Reproduce word for word everything from the line containing "Among light wood" down to the last of the lines below, including both ends, and leave the pictures out of your answer.

** START Exercise input **

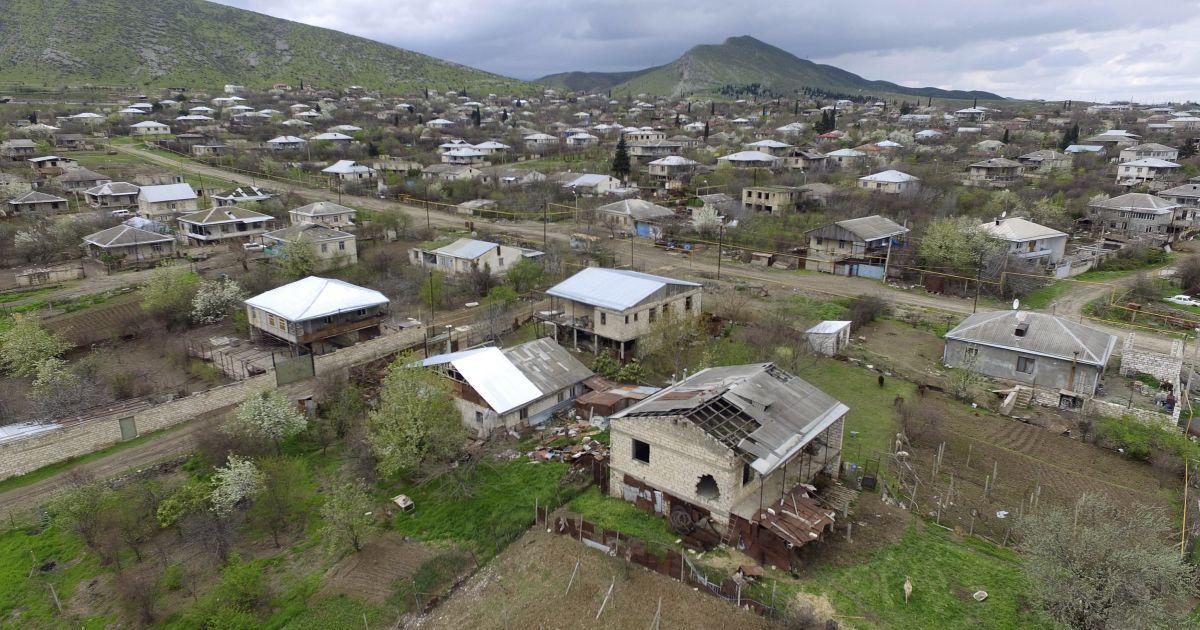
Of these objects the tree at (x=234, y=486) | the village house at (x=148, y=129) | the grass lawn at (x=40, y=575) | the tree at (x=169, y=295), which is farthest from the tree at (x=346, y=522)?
the village house at (x=148, y=129)

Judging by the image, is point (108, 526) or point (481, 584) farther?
point (108, 526)

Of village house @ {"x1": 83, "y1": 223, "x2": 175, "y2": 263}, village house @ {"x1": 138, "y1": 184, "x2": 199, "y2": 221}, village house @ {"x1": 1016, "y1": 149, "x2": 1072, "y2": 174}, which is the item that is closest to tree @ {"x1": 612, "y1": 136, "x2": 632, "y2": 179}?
village house @ {"x1": 138, "y1": 184, "x2": 199, "y2": 221}

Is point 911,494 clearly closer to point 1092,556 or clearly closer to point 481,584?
point 1092,556

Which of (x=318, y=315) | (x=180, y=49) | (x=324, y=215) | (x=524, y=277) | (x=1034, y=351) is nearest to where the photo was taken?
(x=1034, y=351)

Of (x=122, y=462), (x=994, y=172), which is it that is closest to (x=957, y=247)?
(x=994, y=172)

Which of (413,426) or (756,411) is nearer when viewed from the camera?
(756,411)

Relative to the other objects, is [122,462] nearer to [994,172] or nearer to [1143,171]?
[994,172]

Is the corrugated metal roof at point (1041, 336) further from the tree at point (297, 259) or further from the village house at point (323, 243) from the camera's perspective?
the village house at point (323, 243)

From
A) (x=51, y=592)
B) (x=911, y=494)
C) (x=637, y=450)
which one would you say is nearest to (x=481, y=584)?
(x=637, y=450)
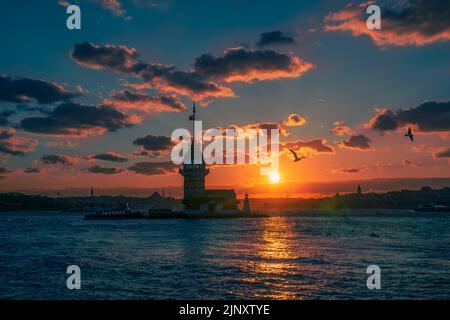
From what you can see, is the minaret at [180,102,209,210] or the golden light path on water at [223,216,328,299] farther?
the minaret at [180,102,209,210]

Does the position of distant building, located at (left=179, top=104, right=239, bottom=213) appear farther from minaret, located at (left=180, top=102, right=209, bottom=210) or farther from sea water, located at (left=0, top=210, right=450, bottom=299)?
sea water, located at (left=0, top=210, right=450, bottom=299)

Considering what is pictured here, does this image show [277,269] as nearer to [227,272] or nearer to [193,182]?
[227,272]

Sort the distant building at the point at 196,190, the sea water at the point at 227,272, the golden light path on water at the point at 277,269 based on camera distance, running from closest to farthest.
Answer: the sea water at the point at 227,272 → the golden light path on water at the point at 277,269 → the distant building at the point at 196,190

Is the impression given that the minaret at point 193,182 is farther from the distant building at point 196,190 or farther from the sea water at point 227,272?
the sea water at point 227,272

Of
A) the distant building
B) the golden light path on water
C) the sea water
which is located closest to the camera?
the sea water

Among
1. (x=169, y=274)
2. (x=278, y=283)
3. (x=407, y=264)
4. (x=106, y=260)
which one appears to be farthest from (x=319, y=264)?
(x=106, y=260)

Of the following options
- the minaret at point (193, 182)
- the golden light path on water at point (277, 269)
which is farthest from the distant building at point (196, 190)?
the golden light path on water at point (277, 269)

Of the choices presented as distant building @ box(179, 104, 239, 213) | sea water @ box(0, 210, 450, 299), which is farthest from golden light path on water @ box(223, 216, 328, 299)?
distant building @ box(179, 104, 239, 213)

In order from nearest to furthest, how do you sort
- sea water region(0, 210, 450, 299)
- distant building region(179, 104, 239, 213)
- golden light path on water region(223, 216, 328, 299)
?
sea water region(0, 210, 450, 299)
golden light path on water region(223, 216, 328, 299)
distant building region(179, 104, 239, 213)

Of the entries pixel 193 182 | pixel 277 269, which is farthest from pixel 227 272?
pixel 193 182

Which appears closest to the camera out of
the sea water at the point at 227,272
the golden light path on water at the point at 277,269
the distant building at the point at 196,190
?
the sea water at the point at 227,272
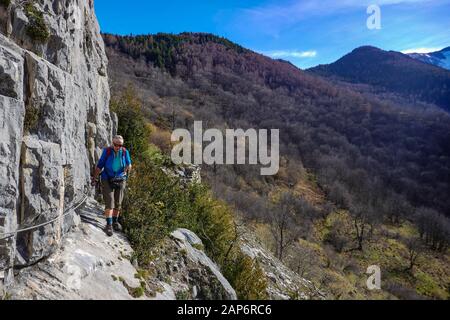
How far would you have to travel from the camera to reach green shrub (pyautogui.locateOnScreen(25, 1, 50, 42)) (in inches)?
229

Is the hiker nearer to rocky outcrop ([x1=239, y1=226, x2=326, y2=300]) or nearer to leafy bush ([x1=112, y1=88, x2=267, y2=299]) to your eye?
leafy bush ([x1=112, y1=88, x2=267, y2=299])

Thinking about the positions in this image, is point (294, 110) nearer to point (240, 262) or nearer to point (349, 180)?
point (349, 180)

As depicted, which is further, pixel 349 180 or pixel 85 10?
pixel 349 180

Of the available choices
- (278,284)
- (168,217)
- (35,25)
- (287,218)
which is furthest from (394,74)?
(35,25)

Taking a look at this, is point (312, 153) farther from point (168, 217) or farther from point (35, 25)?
point (35, 25)

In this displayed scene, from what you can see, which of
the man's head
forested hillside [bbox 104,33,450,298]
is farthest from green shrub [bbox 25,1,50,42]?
forested hillside [bbox 104,33,450,298]

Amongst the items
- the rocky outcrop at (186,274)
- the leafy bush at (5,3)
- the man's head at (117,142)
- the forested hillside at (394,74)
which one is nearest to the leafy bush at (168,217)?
the rocky outcrop at (186,274)

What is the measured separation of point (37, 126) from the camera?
555 centimetres

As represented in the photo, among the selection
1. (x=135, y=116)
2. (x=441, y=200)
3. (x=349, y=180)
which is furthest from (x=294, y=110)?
(x=135, y=116)

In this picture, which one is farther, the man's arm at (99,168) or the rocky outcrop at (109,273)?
the man's arm at (99,168)

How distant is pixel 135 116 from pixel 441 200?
62.0m

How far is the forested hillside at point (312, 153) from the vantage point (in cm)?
3712

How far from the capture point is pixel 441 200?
2306 inches

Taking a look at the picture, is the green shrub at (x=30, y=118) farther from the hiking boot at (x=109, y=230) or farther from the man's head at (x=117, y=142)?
the hiking boot at (x=109, y=230)
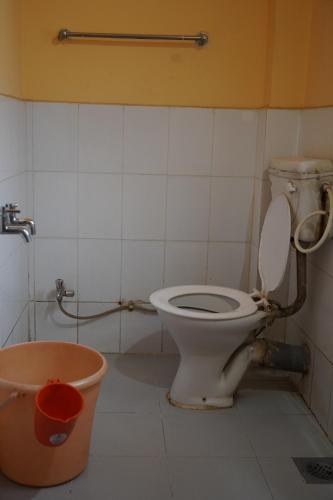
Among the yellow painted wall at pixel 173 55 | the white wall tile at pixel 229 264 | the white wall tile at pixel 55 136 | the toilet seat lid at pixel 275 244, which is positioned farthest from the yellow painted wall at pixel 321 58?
the white wall tile at pixel 55 136

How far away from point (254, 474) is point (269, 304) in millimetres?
692

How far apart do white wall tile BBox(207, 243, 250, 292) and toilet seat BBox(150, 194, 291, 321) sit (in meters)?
0.29

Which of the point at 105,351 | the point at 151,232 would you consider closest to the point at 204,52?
the point at 151,232

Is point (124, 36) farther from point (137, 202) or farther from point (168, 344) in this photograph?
point (168, 344)

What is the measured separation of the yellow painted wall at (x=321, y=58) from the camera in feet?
7.53

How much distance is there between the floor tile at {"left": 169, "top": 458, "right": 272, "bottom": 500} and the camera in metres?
1.79

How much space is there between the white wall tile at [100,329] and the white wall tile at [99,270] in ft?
0.14

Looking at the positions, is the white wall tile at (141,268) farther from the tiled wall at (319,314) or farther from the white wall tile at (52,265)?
the tiled wall at (319,314)

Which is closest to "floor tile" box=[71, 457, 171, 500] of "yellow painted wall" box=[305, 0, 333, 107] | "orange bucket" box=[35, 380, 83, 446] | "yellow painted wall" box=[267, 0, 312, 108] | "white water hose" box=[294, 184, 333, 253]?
"orange bucket" box=[35, 380, 83, 446]

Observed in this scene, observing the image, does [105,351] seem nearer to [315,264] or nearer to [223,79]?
[315,264]

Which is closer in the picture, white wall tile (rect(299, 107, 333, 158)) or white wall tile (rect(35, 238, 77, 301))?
white wall tile (rect(299, 107, 333, 158))

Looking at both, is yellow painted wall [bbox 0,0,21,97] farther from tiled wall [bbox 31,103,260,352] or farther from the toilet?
the toilet

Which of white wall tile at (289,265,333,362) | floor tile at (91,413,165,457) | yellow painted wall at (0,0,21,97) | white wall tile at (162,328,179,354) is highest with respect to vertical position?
yellow painted wall at (0,0,21,97)

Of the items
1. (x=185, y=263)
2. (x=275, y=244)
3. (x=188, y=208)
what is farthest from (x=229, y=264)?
(x=275, y=244)
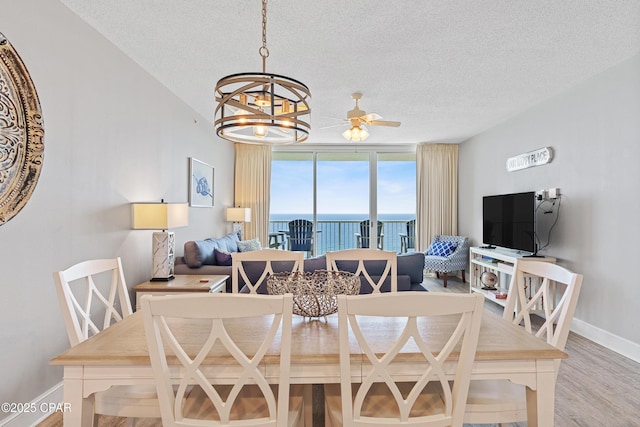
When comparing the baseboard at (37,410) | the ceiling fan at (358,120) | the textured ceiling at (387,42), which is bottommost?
the baseboard at (37,410)

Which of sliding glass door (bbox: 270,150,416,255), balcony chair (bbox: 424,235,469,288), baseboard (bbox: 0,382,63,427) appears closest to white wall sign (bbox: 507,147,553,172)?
balcony chair (bbox: 424,235,469,288)

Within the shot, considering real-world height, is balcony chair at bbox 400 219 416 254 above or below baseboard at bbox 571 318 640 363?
above

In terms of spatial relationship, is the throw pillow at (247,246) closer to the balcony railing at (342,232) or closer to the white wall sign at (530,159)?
the balcony railing at (342,232)

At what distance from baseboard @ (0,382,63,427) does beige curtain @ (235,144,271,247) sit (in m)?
4.50

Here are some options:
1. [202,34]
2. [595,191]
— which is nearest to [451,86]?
[595,191]

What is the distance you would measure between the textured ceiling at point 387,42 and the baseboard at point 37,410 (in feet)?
8.02

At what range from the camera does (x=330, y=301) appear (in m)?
1.51

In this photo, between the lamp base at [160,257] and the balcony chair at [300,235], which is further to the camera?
the balcony chair at [300,235]

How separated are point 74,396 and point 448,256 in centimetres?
567

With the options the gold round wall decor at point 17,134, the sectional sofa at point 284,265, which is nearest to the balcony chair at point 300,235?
the sectional sofa at point 284,265

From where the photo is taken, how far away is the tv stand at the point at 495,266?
13.5ft

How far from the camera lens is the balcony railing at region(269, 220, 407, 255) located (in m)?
7.72

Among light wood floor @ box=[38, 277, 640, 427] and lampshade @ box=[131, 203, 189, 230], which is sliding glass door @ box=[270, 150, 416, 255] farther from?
light wood floor @ box=[38, 277, 640, 427]

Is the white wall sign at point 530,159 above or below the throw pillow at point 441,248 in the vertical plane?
above
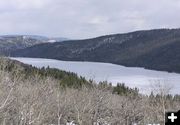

** END Exercise input **

• _Full solution_
Among light wood floor @ box=[38, 277, 640, 427] and lampshade @ box=[131, 203, 189, 230], which is sliding glass door @ box=[270, 150, 416, 255] farther from?
light wood floor @ box=[38, 277, 640, 427]

Is the white wall sign at point 530,159 above or below the throw pillow at point 441,248 in the vertical plane?
above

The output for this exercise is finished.